Excerpt:
*** Block opens ***

Salary Cap: Salary cap refers to the amount of money a team is allowed to spend on players. Every year, the NBA gives teams a new amount based on a percentage of the revenue the NBA expects to make in a year. This year, that amount has been set at $136.021 million. However, teams are allowed to go over this number with a myriad of complicated exceptions, such as Bird rights and mid-level tax exception, which are more commonly used in the equally complicated free agency. When teams do this, they are forced to pay an extra “tax,” or an escalating fee for going over.
There are two separate levels of tax; the first is set at $172.436 million, and the second is at $182.794 million. The second level is also more restrictive in the exceptions it allows, and demands a higher fee for each dollar over it is spent. Despite this, the Milwaukee Bucks, Phoenix Suns, LA Clippers, Minnesota Timberwolves, and Golden State Warriors all have gone over that second tax apron.
How does this relate to trades? If a team has gone over the cap and is considered a taxpayer, they are not allowed to make trades that give them a return of more than 125% of what they are giving away, plus $100,000 for the first apron. For second apron teams, that decreases to 110%. So, for example, if Player A, who makes $20 million a year, is getting traded, the player or players he gets traded for could not have a combined salary exceeding $22.1 million if Player A played for one of the five teams listed above.
Because of this, trades become more of a mathematical equation for general managers than actually getting exactly what they want. Often, players have to be thrown into trades purely because of salary matching reasons. So how can teams make fair trades if it’s nearly impossible to do with just players?
Trade Exception: The most obvious alternative to giving up a player for a player is giving up a player for cold, hard cash.

*** Block closes ***

Task prompt: Continue the NBA salary cap explainer, starting after its last sentence about giving up a player for cold, hard cash. The items have no connection to the NBA salary cap explainer.

Recorded data:
*** Block opens ***

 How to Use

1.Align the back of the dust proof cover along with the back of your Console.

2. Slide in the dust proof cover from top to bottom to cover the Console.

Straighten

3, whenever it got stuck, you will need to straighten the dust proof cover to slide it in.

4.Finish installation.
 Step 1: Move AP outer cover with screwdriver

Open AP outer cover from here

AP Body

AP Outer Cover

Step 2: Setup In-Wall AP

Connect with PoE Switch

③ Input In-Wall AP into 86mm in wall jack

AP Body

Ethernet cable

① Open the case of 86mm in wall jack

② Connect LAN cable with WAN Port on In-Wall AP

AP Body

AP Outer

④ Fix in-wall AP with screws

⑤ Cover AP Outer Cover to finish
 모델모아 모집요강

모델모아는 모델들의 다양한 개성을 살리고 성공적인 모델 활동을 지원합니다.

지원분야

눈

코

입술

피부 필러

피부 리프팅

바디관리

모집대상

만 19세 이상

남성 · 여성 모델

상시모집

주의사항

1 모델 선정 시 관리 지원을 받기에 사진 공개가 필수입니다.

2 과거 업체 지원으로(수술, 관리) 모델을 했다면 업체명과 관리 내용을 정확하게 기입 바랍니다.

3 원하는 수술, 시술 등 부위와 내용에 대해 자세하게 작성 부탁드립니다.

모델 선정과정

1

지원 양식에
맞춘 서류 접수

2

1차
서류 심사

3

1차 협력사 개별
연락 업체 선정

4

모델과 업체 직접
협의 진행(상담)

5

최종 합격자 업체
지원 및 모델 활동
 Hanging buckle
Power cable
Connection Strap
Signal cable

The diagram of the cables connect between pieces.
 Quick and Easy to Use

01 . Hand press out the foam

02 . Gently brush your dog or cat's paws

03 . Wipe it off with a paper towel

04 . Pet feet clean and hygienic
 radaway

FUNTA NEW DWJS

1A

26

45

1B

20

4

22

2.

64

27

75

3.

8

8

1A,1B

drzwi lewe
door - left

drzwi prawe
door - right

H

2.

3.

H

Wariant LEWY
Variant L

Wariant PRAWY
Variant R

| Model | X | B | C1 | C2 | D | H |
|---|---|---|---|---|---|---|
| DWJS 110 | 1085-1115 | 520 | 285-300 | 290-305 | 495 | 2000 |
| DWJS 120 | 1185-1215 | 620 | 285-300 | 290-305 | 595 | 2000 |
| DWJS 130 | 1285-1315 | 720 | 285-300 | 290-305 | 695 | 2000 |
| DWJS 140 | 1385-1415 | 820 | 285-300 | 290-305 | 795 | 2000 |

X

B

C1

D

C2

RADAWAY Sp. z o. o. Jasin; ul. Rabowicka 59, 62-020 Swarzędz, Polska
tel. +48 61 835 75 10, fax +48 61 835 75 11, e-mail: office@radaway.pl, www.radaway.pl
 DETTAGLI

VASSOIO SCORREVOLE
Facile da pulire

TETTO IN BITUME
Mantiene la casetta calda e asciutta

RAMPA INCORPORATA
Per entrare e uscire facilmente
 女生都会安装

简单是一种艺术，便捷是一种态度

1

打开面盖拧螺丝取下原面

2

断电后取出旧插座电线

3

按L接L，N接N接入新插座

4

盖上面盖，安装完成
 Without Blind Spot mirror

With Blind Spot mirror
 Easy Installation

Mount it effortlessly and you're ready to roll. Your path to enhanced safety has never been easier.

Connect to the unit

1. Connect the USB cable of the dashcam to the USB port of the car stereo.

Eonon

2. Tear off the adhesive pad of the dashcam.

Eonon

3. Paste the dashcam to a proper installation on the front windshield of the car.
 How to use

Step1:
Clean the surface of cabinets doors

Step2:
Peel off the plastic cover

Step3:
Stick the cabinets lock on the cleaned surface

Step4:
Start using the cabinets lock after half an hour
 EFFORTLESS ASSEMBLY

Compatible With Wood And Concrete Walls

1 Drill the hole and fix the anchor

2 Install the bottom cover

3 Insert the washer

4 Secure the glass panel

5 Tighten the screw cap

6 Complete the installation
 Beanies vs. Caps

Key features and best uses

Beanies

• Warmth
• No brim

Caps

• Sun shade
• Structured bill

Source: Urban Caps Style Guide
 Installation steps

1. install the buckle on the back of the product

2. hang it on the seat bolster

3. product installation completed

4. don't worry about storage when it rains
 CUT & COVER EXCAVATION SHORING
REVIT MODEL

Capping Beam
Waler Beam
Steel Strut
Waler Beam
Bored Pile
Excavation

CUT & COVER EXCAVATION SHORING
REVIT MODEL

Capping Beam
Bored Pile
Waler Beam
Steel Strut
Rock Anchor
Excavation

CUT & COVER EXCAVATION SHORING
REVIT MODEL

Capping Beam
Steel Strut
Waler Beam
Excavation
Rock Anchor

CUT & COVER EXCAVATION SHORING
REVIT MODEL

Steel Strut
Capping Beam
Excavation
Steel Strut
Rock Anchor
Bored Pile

*** Block closes ***

Your response:
So technically it’s not actually physical cash, but if it isn’t clear already, money is a massive commodity in a world ruled by the salary cap. Unlike teams who have entered the tax-paying realm, teams under the tax are allowed to take on salary in return until they hit the cap. Because of this, when a team offloads a player to another team under the cap with few or no players in return, the team who offloads the player gets a trade exception. Importantly, only teams who are over the cap are able to get trade exceptions.
For instance, this offseason saw the Dallas Mavericks trade Davis Bertans and the 10th overall pick to the Oklahoma City Thunder for the 12th overall pick and a $17.5 million trade exception, possible because the Thunder are under the cap, and the Mavericks are over it. Soon after, the Mavericks were able to use this trade exception to persuade the Sacramento Kings to part with Richaun Holmes and the 24th overall pick, thus relieving the Kings of Holmes’s massive $15 million contract.
The takeaway from this example is draft picks are the most valuable asset in NBA trades. Trade exceptions are often used as a means for teams under the cap to gain a draft pick from a team over the cap looking to jettison a bad contract. But what about draft picks makes them so coveted by NBA teams?
Draft Picks: The answer: potential. Teams like the idea of being able to control their own destiny by picking the next face of their franchise in the draft. Logically, the more picks you have, the higher the probability of picking your next big star. This is made even more enticing when the team they are trading with has the potential to be bad at the time of the picks that they’ve traded.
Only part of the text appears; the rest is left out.